El migrante pobre, el refugiado, el que cruza el desierto a pie, es percibido como alguien que no tiene nada que ofrecer a cambio, rompiendo la lógica del mercado. Le tememos no por su nacionalidad, sino por su carencia, porque su pobreza nos interpela y nos molesta.

Pero el rechazo no es solo filosófico; tiene raíces biológicas y psicológicas profundas. Desde la psicología evolutiva, sabemos que nuestro cerebro conserva mecanismos tribales.

Existe un “sesgo Endo grupal” (favoritismo por el propio grupo) y un miedo atávico al “exogrupo” (los de afuera). Ante la incertidumbre, la amígdala cerebral —nuestro centro de alerta— se activa más rápido que nuestra corteza prefrontal, la encargada del razonamiento lógico. Evolutivamente, lo “diferente” podía significar peligro. Hoy, ese mecanismo obsoleto se traduce en prejuicio.

Lee también...

Además, opera el mecanismo de proyección y chivo expiatorio. En un Chile atravesado por crisis de vivienda, listas de espera en salud y estancamiento económico, la angustia social necesita un depositario.

El psicólogo social Gordon Allport, en sus estudios sobre el prejuicio, explicaba cómo es más fácil culpar a un grupo visible y vulnerable por las fallas estructurales del sistema que enfrentar la complejidad de esas fallas.

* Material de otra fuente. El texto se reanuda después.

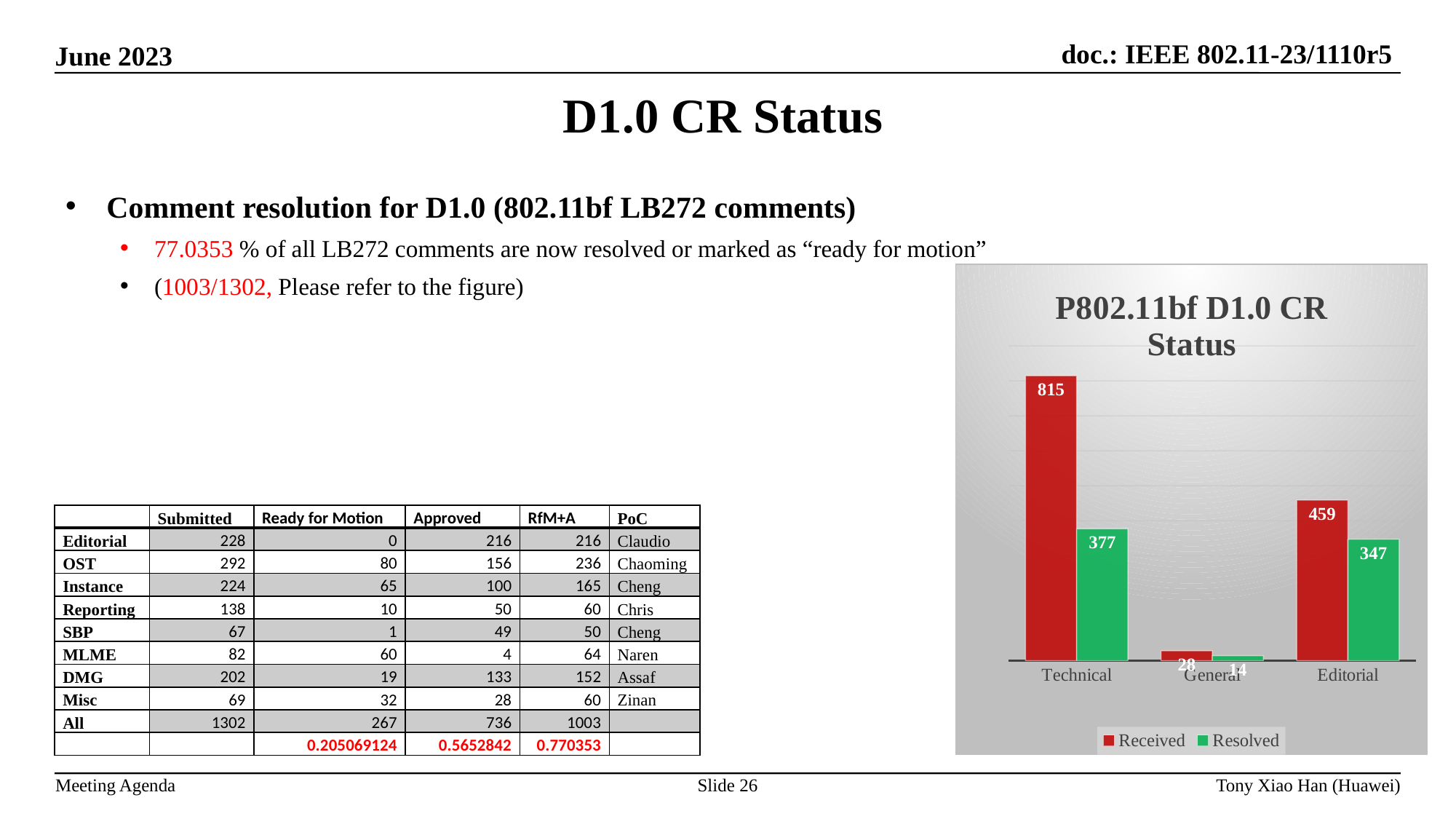
What is the difference between Received and Resolved for Technical in the P802.11bf D1.0 CR Status chart? 438 What is the Resolved value for Editorial in the P802.11bf D1.0 CR Status chart? 347 How many categories are shown on the x axis of the P802.11bf D1.0 CR Status chart? 3 What is the difference between Received and Resolved for Editorial in the P802.11bf D1.0 CR Status chart? 112 Which category has the lowest Resolved value in the P802.11bf D1.0 CR Status chart? General What kind of chart is the P802.11bf D1.0 CR Status chart? Bar chart What is the Received value for General in the P802.11bf D1.0 CR Status chart? 28 What is the Resolved value for Technical in the P802.11bf D1.0 CR Status chart? 377 How many series does the legend of the P802.11bf D1.0 CR Status chart list? 2 Which is larger in the P802.11bf D1.0 CR Status chart: the Resolved value for Technical or the Resolved value for Editorial? Resolved value for Technical Which category has the highest Received value in the P802.11bf D1.0 CR Status chart? Technical What is the Received value for Technical in the P802.11bf D1.0 CR Status chart? 815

El migrante se convierte en el contenedor de nuestras propias inseguridades: tememos que nos quiten el trabajo no porque ellos sean poderosos, sino porque nos sentimos laboralmente frágiles.

Entonces, ¿por qué le tememos al migrante?

Le tememos porque actúa como un espejo. Nos refleja la fragilidad de nuestras propias instituciones, la desigualdad de nuestro sistema económico y, lo más doloroso, nos muestra la cara de una pobreza que creíamos haber superado o que preferimos ignorar.

Superar este miedo requiere un esfuerzo contraintuitivo: apagar la alarma de la amígdala para encender la ética de la razón.

Como sugiere Cortina, la hospitalidad no es un instinto biológico, es una conquista moral. Integrar no es solo un desafío de políticas públicas y gestión de fronteras. Es, fundamentalmente, el desafío de reconocer que el “otro” no es una amenaza a nuestra identidad, sino la prueba de fuego de nuestra humanidad.